* Artikel
Pemerintah Kota Sukabumi melalui Dinas Pendidikan dan Kebudayaan mengusulkan dua bangunan di SMK BPK Penabur dan SMP Yuwati Bhakti sebagai bangunan cagar budaya. Kegiatan diseminasi dan sosialisasi hasil kajian objek diduga cagar budaya pun digelar selama dua hari, 22-23 Oktober 2024 bersama Tim Ahli Cagar Budaya (TACB) Kota Sukabumi dan Provinsi Jawa Barat.
"Kita diskusikan terus dianalisis, dievaluasi oleh tim cagar budaya dari provinsi dan juga pusat yang sudah ahli. Mungkin besok InsyaAllah berdasarkan hasil evaluasi dari masing-masing unsur yang terlibat akan ditetapkan menjadi cagar budaya untuk bangunan SMP BPK Penabur dan SMP Yuwati Bhakti," kata Penjabat Wali Kota Sukabumi Kusmana Hartadji, Selasa (22/10/2024).
Dia mengatakan, ketika dua bangunan itu sudah ditetapkan sebagai cagar budaya maka akan ada perlakuan khusus, dapat berupa wisata edukasi tanpa mengubah fungsinya sebagai sarana pendidikan.
SCROLL TO CONTINUE WITH CONTENT
"Kemungkinan tidak akan berubah (fungsinya sebagai sarana pendidikan) sepanjang bisa memelihara seperti yang dilakukan di beberapa tempat juga ada yang dimanfaatkan seperti di Bandung ada Gedung merdeka, tetap ada aktivitas asalkan catatan-catatan tertentu tidak boleh merenovasi dalam batas-batas tertentu," ujarnya.
Kadisdikbud Kota Sukabumi Punjul Saeful Hayat menambahkan, total ada 21 bangunan di Kota Sukabumi yang diduga objek cagar budaya. Tahun 2024 ini, pihaknya mengusulkan dua bangunan sekolah tersebut.
"Alasannya karena sekolah ini peninggalan dari masa lalu, memenuhi unsur-unsur bangunan cagar budaya dan lain sebagainya. Usianya juga sudah lebih dari 50 tahun dan ada ornamen unik sehingga itu tidak ditemukan dalam bangunan modern," kata Punjul.
Lahirnya Tokoh Pejuang dari Lulusan MULO
Ketua Tim Ahli Cagar Budaya (TACB) Kota Sukabumi Irman Firmansyah mengatakan, alasan kedua bangunan sekolah itu menjadi cagar budaya cukup kuat. Pasalnya, kata dia, bangunan tersebut menjadi saksi bisu perjalanan toleransi dan perjuangan tokoh-tokoh nasionalis.

* Daftar Entri
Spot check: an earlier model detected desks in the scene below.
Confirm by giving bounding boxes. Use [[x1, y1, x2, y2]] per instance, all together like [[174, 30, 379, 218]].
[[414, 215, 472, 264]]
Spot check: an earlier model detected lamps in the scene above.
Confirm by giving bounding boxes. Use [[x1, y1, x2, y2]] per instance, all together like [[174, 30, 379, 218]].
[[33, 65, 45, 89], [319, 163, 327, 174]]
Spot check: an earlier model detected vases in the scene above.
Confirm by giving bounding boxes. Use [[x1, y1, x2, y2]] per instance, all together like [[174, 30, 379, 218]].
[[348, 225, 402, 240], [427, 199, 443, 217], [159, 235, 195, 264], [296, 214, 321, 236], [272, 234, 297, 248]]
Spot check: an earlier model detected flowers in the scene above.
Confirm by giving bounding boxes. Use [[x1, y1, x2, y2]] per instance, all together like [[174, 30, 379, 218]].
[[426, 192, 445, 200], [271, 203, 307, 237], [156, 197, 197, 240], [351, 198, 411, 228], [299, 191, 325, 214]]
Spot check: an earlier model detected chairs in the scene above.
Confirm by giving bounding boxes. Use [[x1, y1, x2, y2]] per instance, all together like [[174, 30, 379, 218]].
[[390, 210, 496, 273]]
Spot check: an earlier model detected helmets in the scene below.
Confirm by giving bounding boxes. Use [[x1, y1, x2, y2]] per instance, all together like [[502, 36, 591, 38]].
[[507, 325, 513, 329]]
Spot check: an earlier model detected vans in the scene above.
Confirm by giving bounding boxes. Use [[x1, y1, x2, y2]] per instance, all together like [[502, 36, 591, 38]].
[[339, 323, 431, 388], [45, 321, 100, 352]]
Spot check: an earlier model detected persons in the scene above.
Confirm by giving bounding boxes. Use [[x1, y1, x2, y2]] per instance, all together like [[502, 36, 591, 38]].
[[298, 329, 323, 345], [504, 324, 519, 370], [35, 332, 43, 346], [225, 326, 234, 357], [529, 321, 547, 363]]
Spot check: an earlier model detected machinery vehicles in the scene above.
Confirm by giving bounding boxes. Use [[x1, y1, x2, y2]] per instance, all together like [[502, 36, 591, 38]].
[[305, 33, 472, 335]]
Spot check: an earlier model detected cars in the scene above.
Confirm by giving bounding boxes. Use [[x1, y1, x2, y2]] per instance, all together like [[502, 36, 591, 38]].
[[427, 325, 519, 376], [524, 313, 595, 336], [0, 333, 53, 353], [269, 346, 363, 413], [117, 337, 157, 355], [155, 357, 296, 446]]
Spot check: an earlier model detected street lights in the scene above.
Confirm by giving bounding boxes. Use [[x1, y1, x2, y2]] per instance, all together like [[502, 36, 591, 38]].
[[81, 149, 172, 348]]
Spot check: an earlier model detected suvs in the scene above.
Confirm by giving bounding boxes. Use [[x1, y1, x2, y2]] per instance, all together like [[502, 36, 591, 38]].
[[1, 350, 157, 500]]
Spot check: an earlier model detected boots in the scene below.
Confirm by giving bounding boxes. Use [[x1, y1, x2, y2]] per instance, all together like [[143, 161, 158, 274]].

* Tugas Dikerjakan
Menurut artikel tentang usulan cagar budaya di Kota Sukabumi, berapa jumlah bangunan di kota itu yang diduga objek cagar budaya?

* Jawaban Benar
Ada 21 bangunan.